II. Defendant argues plaintiff failed to show any violation of duty as alleged in his petition.

The negligence alleged in plaintiff’s petition and submitted to the jury was, defendant failed to restrain his sow from running at large.

Section 188.2, Code of Iowa (1966) requires that: “All animals shall be restrained by the owners thereof from running at large.”

In dealing with that statute we have said, proof that animals are running at large is prima facie evidence of negligence, not negligence per se, and may be rebutted by evidence of reasonable and ordinary care under the circumstances. See Klunenberg v. Rottinghaus, 256 Iowa 731, 735, 129 N.W. 2d 68; Ritchie v. Schaefer, 254 Iowa 1107, 1113, 120 N.W.2d 444; Hansen v. Kemmish, 201 Iowa 1008, 208 N.W. 277, 45 A.L.R. 498; and Annos. 34 A.L.R.2d 1285, 1286.

Here uncontroverted evidence discloses defendant’s unattended sow was trespassing o¿i plaintiff’s property. Under the authorities cited, supra, prima facie negligence was established by plaintiff, thereby generating a jury question on the asserted negligence issue.

*574 III. With regard to the same subject defendant contends, trial court erred in giving instruction 5 as to the legally permissible finding attendant upon defendant’s failure to effectively restrain his animal.

That instruction, in pertinent part, states: “ * * * in this case the fact that the animal of the defendant was on the property of the plaintiff is sufficient to permit you to infer or assume that the defendant was negligent in failing to restrain said animal. However, this inference or assumption is not absolute or conclusive, and the defendant is entitled to show, if he is able to do so, that he exercised reasonable care and prudence in restraining said animal.”

Defendant claims trial court, by use of the words infer, assume, inference and assumption, did not properly instruct the jury relative to “prima facie” evidence of negligence. It is argued the most the jury should have been told was that the facts shown created a permissible presumption of negligence, and the instruction given tells the jury, defendant was negligent per se in allowing the swine to run at large. We do not agree.

Actually the authorities cited by defendant lend little or no support to his position. He quotes the definition of “inference” in Black’s Law Dictionary.
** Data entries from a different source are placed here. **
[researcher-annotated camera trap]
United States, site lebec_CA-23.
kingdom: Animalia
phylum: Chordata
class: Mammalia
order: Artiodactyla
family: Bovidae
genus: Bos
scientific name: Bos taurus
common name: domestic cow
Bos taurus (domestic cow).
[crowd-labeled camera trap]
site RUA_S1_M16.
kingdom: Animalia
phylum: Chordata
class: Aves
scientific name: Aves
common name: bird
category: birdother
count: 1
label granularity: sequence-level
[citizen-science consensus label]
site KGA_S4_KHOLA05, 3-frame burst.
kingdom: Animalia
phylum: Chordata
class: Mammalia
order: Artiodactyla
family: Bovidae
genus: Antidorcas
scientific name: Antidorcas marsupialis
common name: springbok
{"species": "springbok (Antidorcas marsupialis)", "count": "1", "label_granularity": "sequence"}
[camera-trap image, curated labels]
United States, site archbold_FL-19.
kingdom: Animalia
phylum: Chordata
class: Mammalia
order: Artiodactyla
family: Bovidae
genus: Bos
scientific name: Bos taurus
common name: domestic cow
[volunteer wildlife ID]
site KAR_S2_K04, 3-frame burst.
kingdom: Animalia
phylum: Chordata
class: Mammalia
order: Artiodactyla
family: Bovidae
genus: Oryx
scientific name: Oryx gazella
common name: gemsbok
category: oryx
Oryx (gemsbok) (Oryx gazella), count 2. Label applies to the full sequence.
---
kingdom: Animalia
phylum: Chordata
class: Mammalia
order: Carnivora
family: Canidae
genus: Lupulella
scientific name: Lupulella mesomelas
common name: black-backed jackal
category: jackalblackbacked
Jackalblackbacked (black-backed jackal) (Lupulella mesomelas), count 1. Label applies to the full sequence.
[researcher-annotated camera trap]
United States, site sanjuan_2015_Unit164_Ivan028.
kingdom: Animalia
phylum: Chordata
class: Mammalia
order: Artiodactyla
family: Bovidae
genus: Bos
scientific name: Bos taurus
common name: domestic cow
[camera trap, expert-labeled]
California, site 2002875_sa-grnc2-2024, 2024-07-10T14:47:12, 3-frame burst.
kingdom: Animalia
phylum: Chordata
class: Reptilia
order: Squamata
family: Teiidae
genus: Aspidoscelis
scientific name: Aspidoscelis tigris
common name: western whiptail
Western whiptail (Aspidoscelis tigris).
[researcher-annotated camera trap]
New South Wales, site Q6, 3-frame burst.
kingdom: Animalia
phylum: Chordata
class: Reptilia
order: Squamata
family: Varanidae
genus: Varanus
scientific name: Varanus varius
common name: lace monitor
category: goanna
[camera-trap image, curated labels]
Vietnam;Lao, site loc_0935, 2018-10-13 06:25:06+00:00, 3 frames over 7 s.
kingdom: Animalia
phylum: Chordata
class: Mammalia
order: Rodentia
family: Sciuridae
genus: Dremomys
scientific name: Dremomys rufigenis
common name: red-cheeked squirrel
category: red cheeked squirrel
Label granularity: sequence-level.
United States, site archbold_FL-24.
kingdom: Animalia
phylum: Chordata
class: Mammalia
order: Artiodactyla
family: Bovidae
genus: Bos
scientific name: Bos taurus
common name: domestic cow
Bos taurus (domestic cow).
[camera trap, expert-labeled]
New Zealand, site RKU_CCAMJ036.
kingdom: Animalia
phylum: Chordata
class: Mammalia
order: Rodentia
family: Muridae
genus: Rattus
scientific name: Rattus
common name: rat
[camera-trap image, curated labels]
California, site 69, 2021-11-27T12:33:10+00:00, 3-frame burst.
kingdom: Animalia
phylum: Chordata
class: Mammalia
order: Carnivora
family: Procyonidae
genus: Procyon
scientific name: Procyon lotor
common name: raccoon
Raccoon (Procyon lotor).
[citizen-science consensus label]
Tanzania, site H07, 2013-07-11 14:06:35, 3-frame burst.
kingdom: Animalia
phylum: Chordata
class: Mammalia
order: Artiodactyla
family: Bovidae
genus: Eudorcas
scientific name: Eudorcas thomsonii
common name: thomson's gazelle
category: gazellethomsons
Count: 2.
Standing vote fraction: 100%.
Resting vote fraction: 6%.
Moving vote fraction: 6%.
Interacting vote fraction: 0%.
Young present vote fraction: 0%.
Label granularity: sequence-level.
The Rev. Fourth Ed., pages 917-918, states in part: “A ‘presumption’ and an ‘inference’ are not the same thing, a presumption being a deduction which the law requires a trier of facts to make, an inference being a deduction which the trier may or may not make, according to his own conclusions; * * * But see State v. Ramsdell, 242 Iowa 62, 68, 45 N.W. 2d 503.

Black’s Law Dictionary, supra, at page 917, also says “inference” denotes: “A process of reasoning by which a fact or proposition sought to be established is deduced as a logical consequence from other facts, or a state of facts, already proved or admitted.” In this regard see also Naxera v. Wathan, Iowa, 159 N.W.2d 513, 522.

And 43 C.J.S., page 373, discloses “infer” is: “Derived from the Latin inferre, compounded of ‘in’ from, and ‘ferre’ to carry or bring, and defined as meaning to bring into, to bring forward; to bring a result or conclusion from something back of it, that is, from some evidence or data from which it may be logically deduced.”

Additionally Webster’s Third New International Dictionary, Unabridged, 1961, says ‘«‘assume’’- means: “ * * * to take as an assumption or premise in logic.”

By no stretch of imagination can it be said the challenged terminology in instruction 5 is conclusive or mandatory in nature. In fact an examination of that instruction reveals the jury was told, any permissible inference or assumption was rebuttable, not conclusive.

Probably, as defendant states, the real question is, what did the words used mean to the jury?